**What you need to do:**
1/ Answer these questions about the thread on Long versus Integer.
(a) On what date was the question posted?
(b) Which commenter raised memory usage as another consideration?
(c) How many total points did mdougan earn?
2/ In the thread on Long versus Integer, rewrite everything from "Posted on 2002-05-01" down to "I hearing BS?", changing "Integer" to "Short".
3/ According to the co-worker in the thread on Long versus Integer, why should the Long datatype run faster than Integer or Byte? Answer in one to three sentences.

**Excerpted text:**
════

Solved

Long datatype faster than Integer?

Posted on 2002-05-01
16
635 Views
Last Modified: 2010-05-18
One of my co-workers says that you should always use the Long datatype in VB 32-bit because processor level operations on it run faster than Integer or Byte. He claims the reason for this is because the Integer and Byte datatypes are converted to a Long (32-bit) before the processor can work with it internal. So in short, if you're using Integer:

Integer -> Long -> perform op -> Long -> Integer

as opposed to:

Long -> perform op -> Long

Is this really true, or am I hearing BS?
0
Comment
Question by:dplambert
  • 5
  • 4
  • 3
  • +4
16 Comments
 
LVL 70

Expert Comment

by:Éric Moreau
ID: 6983206
I have read this in VBPJ a while back but I never give a try to that.
0
 
LVL 100

Expert Comment

by:mlmcc
ID: 6983226
It may be true but with today's processors I wouldn't expect any apprciable improvement in speed unless you are doing numerous integer conversions.  (Looping through a large array)

Another consideration is what will it do to memory usage?

mlmcc
0
 
LVL 18

Accepted Solution

by:
mdougan earned 50 total points
ID: 6983273
The theory that I've heard is that since both Integer and Long in a i386 32-bit Windows OS are 4 bytes long, many, if not all operations that work on Integers (long or short) will implicitly convert any Integer to a Long before processing it, then convert it back.

So, coding this:

 Dim x as integer
 Dim i as integer

 x = 5
 i = 6
 x = x * i

Is going to cause windows to convert x to a long, i to a long, perform the multiplication, then convert the result back to an integer.

However, if you do this:
 Dim x as integer
 Dim y as Long
 Dim i as integer
 Dim j as Long

 x = 5
 i = 6

 y = CLng(x)
 j = CLng(i)
 y = y * j
 x = CInt(y)

The multiplication wont have to do an implicit conversion, but since you're doing an explicit conversion (plus, in this case extra assignment statements) you'd actually be slowing things down.

════

**Stored data:**
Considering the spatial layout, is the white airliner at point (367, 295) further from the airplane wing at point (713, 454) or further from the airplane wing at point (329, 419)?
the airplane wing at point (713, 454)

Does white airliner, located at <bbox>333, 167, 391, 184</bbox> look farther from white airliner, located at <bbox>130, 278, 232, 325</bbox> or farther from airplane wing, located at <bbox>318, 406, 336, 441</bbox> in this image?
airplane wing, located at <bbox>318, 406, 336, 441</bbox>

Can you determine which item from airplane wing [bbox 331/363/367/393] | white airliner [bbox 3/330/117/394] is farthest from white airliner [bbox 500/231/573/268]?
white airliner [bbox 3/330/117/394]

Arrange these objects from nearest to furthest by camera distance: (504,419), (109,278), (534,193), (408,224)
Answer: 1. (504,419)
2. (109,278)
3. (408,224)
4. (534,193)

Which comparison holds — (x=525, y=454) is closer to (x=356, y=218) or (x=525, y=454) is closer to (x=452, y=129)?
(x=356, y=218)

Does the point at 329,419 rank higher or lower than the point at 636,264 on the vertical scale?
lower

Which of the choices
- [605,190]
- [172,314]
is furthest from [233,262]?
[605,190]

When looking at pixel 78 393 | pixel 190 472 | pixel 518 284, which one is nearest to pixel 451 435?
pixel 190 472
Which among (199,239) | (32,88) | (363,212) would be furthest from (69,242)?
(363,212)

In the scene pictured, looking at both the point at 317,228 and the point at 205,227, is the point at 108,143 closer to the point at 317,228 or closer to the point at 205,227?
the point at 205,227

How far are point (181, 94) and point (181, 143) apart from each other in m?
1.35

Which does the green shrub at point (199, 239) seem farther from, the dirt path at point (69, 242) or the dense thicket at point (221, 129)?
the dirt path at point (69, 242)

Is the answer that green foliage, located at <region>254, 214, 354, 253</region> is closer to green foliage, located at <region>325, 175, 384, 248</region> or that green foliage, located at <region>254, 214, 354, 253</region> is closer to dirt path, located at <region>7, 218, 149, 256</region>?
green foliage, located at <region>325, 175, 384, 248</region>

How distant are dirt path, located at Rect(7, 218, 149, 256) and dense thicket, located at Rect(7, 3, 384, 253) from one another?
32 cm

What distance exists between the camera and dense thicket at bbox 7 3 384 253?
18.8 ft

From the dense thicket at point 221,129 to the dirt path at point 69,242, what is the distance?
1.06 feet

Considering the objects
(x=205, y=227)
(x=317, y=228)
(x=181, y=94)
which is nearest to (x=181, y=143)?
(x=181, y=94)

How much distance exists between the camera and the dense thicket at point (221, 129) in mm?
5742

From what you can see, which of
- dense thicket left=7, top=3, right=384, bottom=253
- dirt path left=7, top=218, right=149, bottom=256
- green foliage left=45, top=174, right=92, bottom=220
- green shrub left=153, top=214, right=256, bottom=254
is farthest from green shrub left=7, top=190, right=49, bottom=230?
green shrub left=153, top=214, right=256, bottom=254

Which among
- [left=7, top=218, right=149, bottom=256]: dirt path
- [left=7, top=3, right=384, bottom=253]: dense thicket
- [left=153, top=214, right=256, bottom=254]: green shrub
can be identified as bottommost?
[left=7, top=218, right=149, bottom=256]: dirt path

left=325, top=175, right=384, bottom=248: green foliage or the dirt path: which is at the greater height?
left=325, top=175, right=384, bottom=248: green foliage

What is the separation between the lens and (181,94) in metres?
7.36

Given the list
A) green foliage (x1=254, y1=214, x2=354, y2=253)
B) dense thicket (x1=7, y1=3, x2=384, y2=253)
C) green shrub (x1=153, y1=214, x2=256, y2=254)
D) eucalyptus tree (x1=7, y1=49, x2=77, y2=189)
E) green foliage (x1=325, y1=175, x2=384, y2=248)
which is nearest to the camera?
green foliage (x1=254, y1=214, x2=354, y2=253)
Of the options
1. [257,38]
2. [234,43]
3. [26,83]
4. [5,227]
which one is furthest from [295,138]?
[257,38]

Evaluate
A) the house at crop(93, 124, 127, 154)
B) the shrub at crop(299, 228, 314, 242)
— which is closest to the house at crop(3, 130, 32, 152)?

════

**Response list:**
1/
(a) 2002-05-01
(b) mlmcc
(c) 50

2/
Posted on 2002-05-01
16
635 Views
Last Modified: 2010-05-18
One of my co-workers says that you should always use the Long datatype in VB 32-bit because processor level operations on it run faster than Short or Byte. He claims the reason for this is because the Short and Byte datatypes are converted to a Long (32-bit) before the processor can work with it internal. So in short, if you're using Short:

Short -> Long -> perform op -> Long -> Short

as opposed to:

Long -> perform op -> Long

Is this really true, or am I hearing BS?

3/ The co-worker claims that Integer and Byte values are converted to a Long (32-bit) before the processor can work with them. An operation on an Integer therefore goes from Integer to Long, performs the operation, and converts back to Integer. A Long skips both conversions.